TEXTO –
┌──

Rosemary Kennedy, la hermana escondida
Fueron todos bellos y exitosos. Todos menos ella, a quien le arrebataron cualquier forma de la belleza y su capacidad para desplazarse, pensar y comunicarse luego de una lobotomía que le practicaron cuando tenía 23 años y sus debilidades ponían en riesgo la imagen de un apellido y de un torrente de ambiciones. Rosemary, la tercera de los nueve hijos que tuvieron Joseph y Rose Kennedy, murió en 2005, a los 86 años: tenía la mentalidad de un chico de tres. Se fue luego de pasar más de seis décadas recluida en Saint Coletta, un instituto para discapacitados de Wisconsin, al cuidado de monjas, acompañada de alguna mascota y con modestos entusiasmos como volcar sus manos torpes en un piano y ordenar tarjetas de colores brillantes.
A partir de la intervención -versión actualizada de las trepanaciones con las cuales por siglos se buscó eliminar los malos espíritus y la locura-, a Rosemary la ocultaron con esmero y la corrieron para siempre de la foto. Ella fue la larga sombra de una familia que representó lo más parecido a una familia real que tuvo alguna vez EE.UU., el rostro minusválido de un clan poderoso y maldito que fascinó al mundo entero. Dos libros recientes (The Missing Kennedy, de Elizabeth Koehler-Pentacoff y Rosemary: The Hidden Kennedy Daughter, de Kate Clifford Larson) aportan nueva información e imágenes desconocidas de Rosemary, quien nació con un moderado retraso mental que la familia intentó minimizar hasta que esa condición y la rebeldía de la adolescencia la convirtieron en una bomba de tiempo.

└──

DATOS PROPORCIONADOS –
┌──

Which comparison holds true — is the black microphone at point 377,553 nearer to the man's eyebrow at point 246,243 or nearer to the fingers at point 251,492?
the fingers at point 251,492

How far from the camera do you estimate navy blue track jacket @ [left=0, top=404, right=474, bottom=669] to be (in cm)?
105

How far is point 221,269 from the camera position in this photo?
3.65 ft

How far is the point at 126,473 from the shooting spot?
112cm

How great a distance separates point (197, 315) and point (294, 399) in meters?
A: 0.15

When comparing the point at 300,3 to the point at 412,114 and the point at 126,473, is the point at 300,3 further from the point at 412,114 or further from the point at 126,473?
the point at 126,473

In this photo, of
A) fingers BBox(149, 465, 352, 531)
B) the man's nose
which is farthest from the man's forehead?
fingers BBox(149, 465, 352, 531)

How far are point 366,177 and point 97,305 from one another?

└──

CONSIGNA –
Reescribe como lista el párrafo del texto sobre Rosemary Kennedy que comienza con «Fueron todos bellos y exitosos». Conserva sus datos principales.

RESPUESTA ESCRITA –
- Rosemary fue la tercera de los nueve hijos de Joseph y Rose Kennedy.
- A diferencia de sus hermanos, todos bellos y exitosos, perdió la belleza y la capacidad de desplazarse, pensar y comunicarse.
- Esa pérdida se debió a una lobotomía que le practicaron a los 23 años, cuando sus debilidades ponían en riesgo la imagen del apellido y sus ambiciones.
- Pasó más de seis décadas recluida en Saint Coletta, un instituto para discapacitados de Wisconsin, al cuidado de monjas.
- Allí la acompañaba alguna mascota y se entretenía tocando el piano con sus manos torpes y ordenando tarjetas de colores brillantes.
- Murió en 2005, a los 86 años, con la mentalidad de un niño de tres.